Surely that ache I had wasn't comprable to her beauty queen, JFK days and the pagent photos of her at my age. How would she understand what I was going through inside? Nothing made sense. I didn't think she could understand putting my child, Kate, to rest. After all she had never had to put a child to rest. My brother, me and my lil sister were still alive, didn't matter that I was drinking an entire bottle of Jameson every night and that I was swollen in the womb of depression. All those beautiful photos, they were so far beyond the beautiful...and, it wasn't a lie I just let her see whatever would make her feel proud of me, feel good.
I could not have prevented the series of events that took place but I sure would of been strong enough inside to have slayed any tsunami that came my way or at least prepared to stand tall in the spirit world, so to speak, It would have been much easier if she had broken down what the word Armegeddon meant in a worldly sense but I was sure to find out according to her sooner or later. Heaven help us all!

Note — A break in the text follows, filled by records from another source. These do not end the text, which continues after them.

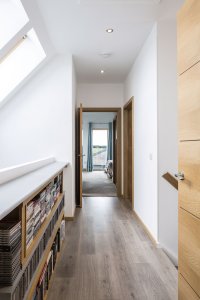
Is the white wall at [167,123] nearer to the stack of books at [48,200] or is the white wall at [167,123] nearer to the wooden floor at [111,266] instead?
the wooden floor at [111,266]

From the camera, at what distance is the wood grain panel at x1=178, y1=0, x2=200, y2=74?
1282mm

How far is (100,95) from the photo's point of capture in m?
5.39

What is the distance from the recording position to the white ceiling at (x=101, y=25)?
96.7 inches

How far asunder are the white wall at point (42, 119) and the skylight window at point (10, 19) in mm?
1123

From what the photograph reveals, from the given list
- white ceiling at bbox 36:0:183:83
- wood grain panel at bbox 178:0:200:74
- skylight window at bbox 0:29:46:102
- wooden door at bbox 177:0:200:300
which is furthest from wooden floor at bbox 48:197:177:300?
white ceiling at bbox 36:0:183:83

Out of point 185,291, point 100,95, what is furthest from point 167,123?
point 100,95

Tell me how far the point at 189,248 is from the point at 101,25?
2631 millimetres

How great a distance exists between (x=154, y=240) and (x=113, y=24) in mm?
2644

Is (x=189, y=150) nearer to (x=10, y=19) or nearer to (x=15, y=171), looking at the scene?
(x=15, y=171)

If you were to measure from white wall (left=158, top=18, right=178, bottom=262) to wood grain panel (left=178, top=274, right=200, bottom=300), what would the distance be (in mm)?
1241

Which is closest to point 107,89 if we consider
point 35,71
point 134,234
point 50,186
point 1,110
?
point 35,71

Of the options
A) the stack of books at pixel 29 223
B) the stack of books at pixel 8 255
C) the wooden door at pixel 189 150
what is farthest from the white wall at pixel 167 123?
the stack of books at pixel 8 255

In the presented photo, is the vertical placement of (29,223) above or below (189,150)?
below

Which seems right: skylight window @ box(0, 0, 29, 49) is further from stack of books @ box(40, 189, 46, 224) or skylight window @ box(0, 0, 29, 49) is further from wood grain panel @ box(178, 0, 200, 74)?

How can one find ones self without seeking out what's inside and how can one find out what's inside without being called* to look deeper? So as most of you know the shit hit the fan for many of us during the economic collapse of 2008, and some got hit harder than others. Their whole lives as they knew it in the material world went down. probably a lot of you did start waking up, I know I did. If all those photo I captured of myself sleeping weren't a sign then I don't know what was. I'm not saying look to God on a cloud but to your soul and the very breath you're breathing right now. A lot of people don't go on that treasure hunt though, they are too focused on the outside. They forget we are spirits in the material world. I mean would you just look around? Right. It seems everyone is paying attention to the deep, wordless conviction and spark that is living within. I mean how do people shut that voice off? I tried to run, run, run one time, too when the shite hits the fan, you better listen up. Trusting your inner voice is incredibly important, fine tune it if there's static then you know somethings off. You should be able to tap into it if you've done the work. The soul knows more as it grows and sometimes it may just take a few life blows to get 'into the know'...
Independence. Individuality. Self-assurance. Self-awareness. Self-determination. Self-esteem. Self-reliance. Self-respect, Self-sufficiency. Self-trust and solitude are all things we should be working towards. I think we all have a light that is wired into the heart & soul...no one is really special but YOU are.